I have a friend named Enid, a lovely redhead who should have been born in that era of noir and dahlias; she has a regal bearing that never suited this backwater river town; she even wears her lab coats as if they were sable instead of cotten twill. She scoffs at this every time I say it, but it's true. She works the zombie shift at the county morgue, a twenty drawer cell bursting with the dead. It's a place I frequent on an almost daily basis, a place I find comforting in the same way a dark, quiet house is comforting. Sometimes, the drawers are overrun with business and we stack our offerings like cordwood in a designated spot by the heavy steel doors that signal the entrance into the bowels of the forensics storage rooms.
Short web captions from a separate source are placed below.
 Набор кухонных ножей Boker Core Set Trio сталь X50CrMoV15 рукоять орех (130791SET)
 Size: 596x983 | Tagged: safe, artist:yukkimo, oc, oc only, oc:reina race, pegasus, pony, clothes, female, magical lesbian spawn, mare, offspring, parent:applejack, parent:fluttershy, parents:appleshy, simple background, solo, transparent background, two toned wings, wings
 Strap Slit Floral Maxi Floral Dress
The air of this stainless domain hangs heavy with the presence of chemical composition and natural decomposition. Enid tells me that she loves the aroma because of it's finality, says that the smell lets her remember that all things end and no one is exempt from its perfume; that death is but a counter-girl at some ritzy store, spritzing the public with tiny bulbed atomizers when they least expect it, told me to think about it...after a while, I realized that yes, it's a damned fine analogy; no one is ever quick enough to duck the unwanted spray, no matter how fast you sail by that counter-girl. They always seem to have such deadly aim... (Hardy Har Har).
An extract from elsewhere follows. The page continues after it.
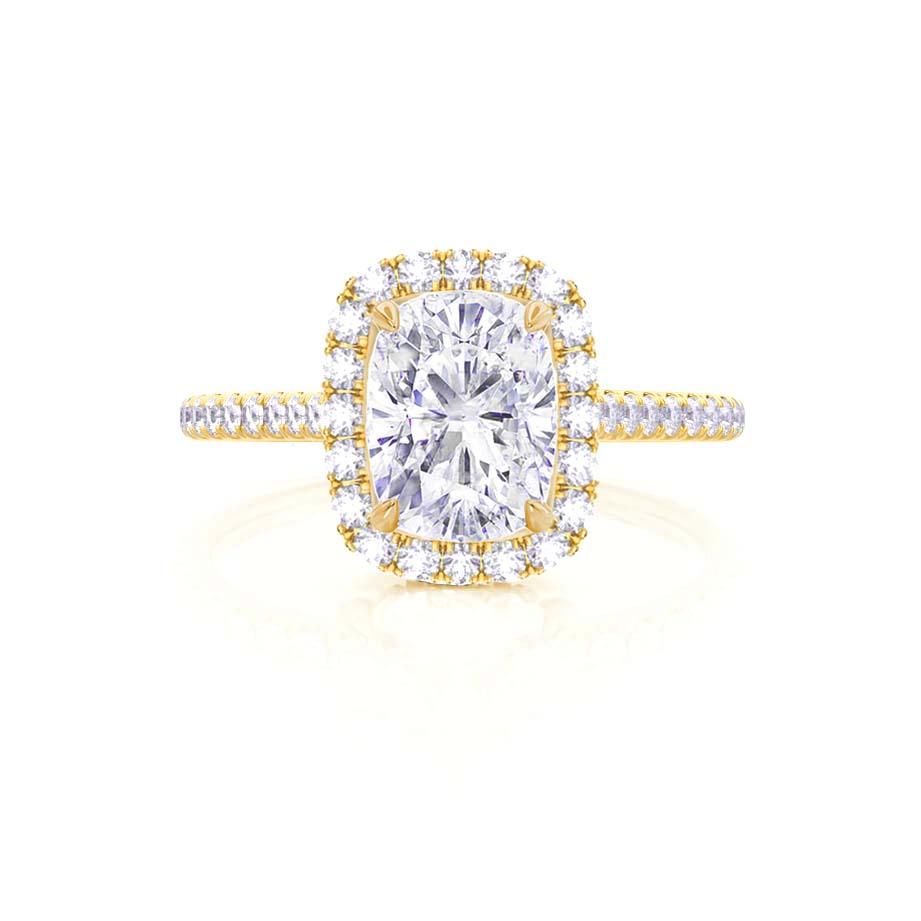 2.30 CT Elongated Cushion Shaped Moissanite Halo Style Engagement Ring 4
Most nights, Enid's domain is glutted with end results, all laid out in various displays of violence and disease. She records the data the dead offer up, probing their wounds and telling tissue, listening with an ear attuned to their whispers.
She says she loves the job because of its continuance, and she always gives me this smile as she says it like she's divulged something secret and sweet...and that I need to just think about it. Enid is right, of course; her spread sheets and jotted notes detail each finished life in a way that adds links in the chain of continuity, each blue corpse lives on in the pages of her files; kept alive with black ink and post-its, paper-clips and sweat. She labels every file folder by hand, a testament, she explains, to the worthiness of the labor. On the upper corner of each, she affixes a tiny silver star so that no one rests in their paper beds without a beacon to light their way.

She hums show tunes as she works, Rodgers and Hammerstien, Lerner and Loewe, the entire score of Les Miserables; each in near-perfect pitch. It echoes against the walls, bounces back and forth between her sleeping company like belled laughter; if she leaves the door ajar, we can hear it beckoning as we wheel our stretchers down the tiled halls that lead us to her cells. Soft and lulling, it pulls us in as the sirens lured the ships, and entertains the ghosts that sit in silent witness to the proof of what has been.